Above reasons, led us to leverage one of the Anomaly Detection deep learning algorithms for model training. This process comprised 3 steps –
- Train ML model on all features and identify the ones adding value through feature importance tools, exploratory analysis, and iterative improvement. Multiple iterations were performed to identify around 40 important features which were bringing in almost the same value as all 100 unique features together
- Optimize the feature weights through techniques such as Genetic Algorithm to provide higher weights to features adding more value and eventually enhance model performance
- Evaluate model metrics, performance – Precision, Recall, True Positive/Negative rate, Math Rate with external data etc.
Following the above 3 steps, the team was able to reach desired level of performance in freeze the models.
At first a Post event model was deployed in production to run inference in batches one time a day on the previous day’s attempt. The results were analysed over time to understand drift in performance.
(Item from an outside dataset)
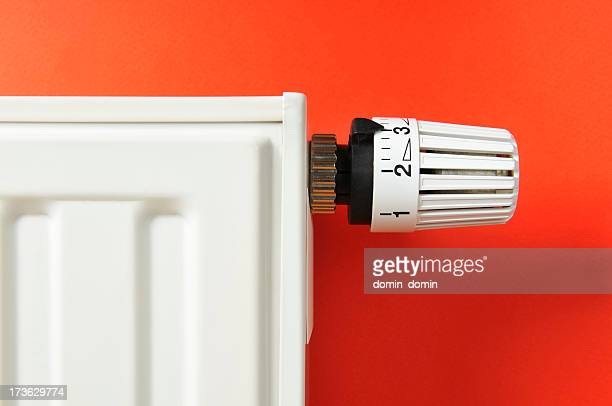 Close-up of white thermostat and radiator on red background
Once, the model did well and remained stable on post-event predictions. Real time model was deployed to run A/B experiments.
On successful execution of experiments, the model recommendations were scaled to 100% transactions.
The current model that runs in production has following attributes –
- 3 different models have been developed and deployed for 3 different types of offers
- Models have been scaled from 1 country to 21 countries now
- Model Performance –
- 98% correct predictions for genuine attempts
- 95% correct predictions for fraudulent attempts
- 30% match rate with attempts that are flagged by third party products
The Machine Learning System developed and deployed by Yugen’s team is expected to help client save more than USD 5M by the end of October 2024.